Pada akhirnya, semua ini akan bermanfaat jika dipadukan dengan disiplin diri untuk menjunjung tinggi identitas dan martabat individu yang diuji. Ini bukan tentang membatasi, tetapi tentang menegakkan batasan untuk mempertahankan posisi yang kuat.

Disiplin diri bertindak sebagai penghalang yang jelas agar tidak terbawa arus dan tersesat di persimpangan. Pada akhirnya, mahasiswa santri perlu menemukan cara untuk menyeimbangkan kegembiraan mereka dengan disiplin diri yang mereka butuhkan.

Prestasi seorang mahasiswa tidak hanya ditentukan oleh hasil akademik atau keterlibatannya dalam berbagai organisasi, tetapi juga oleh kemampuannya mempertahankan nilai-nilai yang telah dijunjungnya setelah meninggalkan pesantren.

Kampus, yang dianggap memberikan kebebasan, menjadi lingkungan baru untuk mengukur kedewasaan mereka dan apakah nilai-nilai ketulusan, disiplin, dan tanggung jawab yang diajarkan di pesantren mampu bertahan di tengah derasnya arus kebebasan dunia perkuliahan.
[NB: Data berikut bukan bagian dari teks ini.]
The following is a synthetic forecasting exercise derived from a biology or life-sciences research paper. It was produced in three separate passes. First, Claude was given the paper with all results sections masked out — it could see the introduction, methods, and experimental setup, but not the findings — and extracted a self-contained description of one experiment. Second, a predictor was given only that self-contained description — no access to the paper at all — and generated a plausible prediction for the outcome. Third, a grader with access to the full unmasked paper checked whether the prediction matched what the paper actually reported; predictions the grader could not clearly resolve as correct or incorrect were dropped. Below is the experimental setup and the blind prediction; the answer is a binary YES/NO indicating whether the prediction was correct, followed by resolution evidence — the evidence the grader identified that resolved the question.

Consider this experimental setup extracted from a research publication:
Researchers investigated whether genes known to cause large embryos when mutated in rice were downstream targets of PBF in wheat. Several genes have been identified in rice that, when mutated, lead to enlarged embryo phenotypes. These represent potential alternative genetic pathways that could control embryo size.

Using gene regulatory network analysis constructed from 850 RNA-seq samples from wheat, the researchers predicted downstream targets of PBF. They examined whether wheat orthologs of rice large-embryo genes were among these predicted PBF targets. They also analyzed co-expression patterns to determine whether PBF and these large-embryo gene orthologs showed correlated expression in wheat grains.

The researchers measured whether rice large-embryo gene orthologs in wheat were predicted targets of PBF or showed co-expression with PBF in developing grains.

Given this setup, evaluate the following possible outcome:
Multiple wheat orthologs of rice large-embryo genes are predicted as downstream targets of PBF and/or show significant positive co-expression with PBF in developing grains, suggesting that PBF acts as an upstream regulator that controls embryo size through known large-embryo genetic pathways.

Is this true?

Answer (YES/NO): NO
Pada akhirnya, euforia perkuliahan hanyalah sebuah fase transisi menuju kedewasaan. Semangat generasi muda boleh saja membara, tetapi harus diimbangi dengan kesadaran diri agar tidak terjerumus ke dalam kebebasan yang tak terbatas. Disiplin diri adalah prinsip abadi yang akan membimbing mahasiswa santri untuk tetap terinformasi, beretika, dan berbudi luhur di setiap tahap kehidupannya.